Extrait fourni:
----------------

Je souscris donc pleinement à la première invite de la motion demandant au Conseil d'Etat de rechercher sans délai, avec tous les partenaires concernés, les raisons pour lesquelles ce bonus fédéral n'a quasiment pas été utilisé dans notre canton. Le seul problème est que la réponse - ou du moins une réponse - est déjà incluse dans l'intervention et la motion de M. Béné : il s'agirait d'un excès de réglementation, dont la LDTR. On invite ainsi le Conseil d'Etat à rechercher sans délai, avec tous les partenaires concernés, les raisons de cet échec et, en même temps, on lui fournit la réponse désormais traditionnelle des libéraux, à savoir une déréglementation maximum comme panacée pour que tout aille pour le mieux dans le meilleur des mondes.
Par conséquent, je souscris à la première invite de la motion et à l'amendement consistant à supprimer les autres. Sauf erreur, cet amendement a été distribué hier.

----------------

Données fournies:
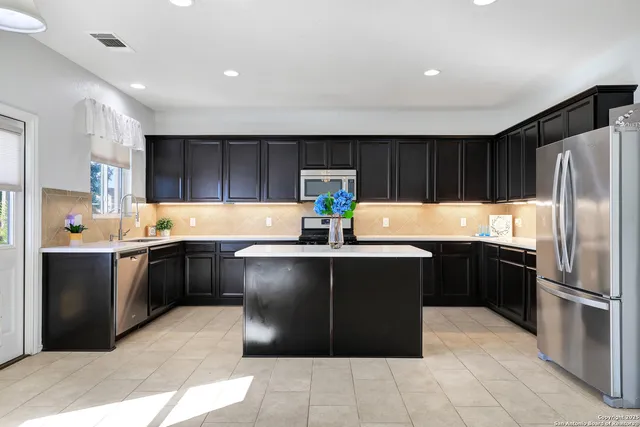 a kitchen with granite countertop a refrigerator and a sink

----------------

Consigne: Recopiez le passage de l'extrait compris entre « Je souscris donc » et « meilleur des mondes. », ces deux passages inclus. La liste n'a aucun rapport avec l'extrait.

Votre réponse:
Je souscris donc pleinement à la première invite de la motion demandant au Conseil d'Etat de rechercher sans délai, avec tous les partenaires concernés, les raisons pour lesquelles ce bonus fédéral n'a quasiment pas été utilisé dans notre canton. Le seul problème est que la réponse - ou du moins une réponse - est déjà incluse dans l'intervention et la motion de M. Béné : il s'agirait d'un excès de réglementation, dont la LDTR. On invite ainsi le Conseil d'Etat à rechercher sans délai, avec tous les partenaires concernés, les raisons de cet échec et, en même temps, on lui fournit la réponse désormais traditionnelle des libéraux, à savoir une déréglementation maximum comme panacée pour que tout aille pour le mieux dans le meilleur des mondes.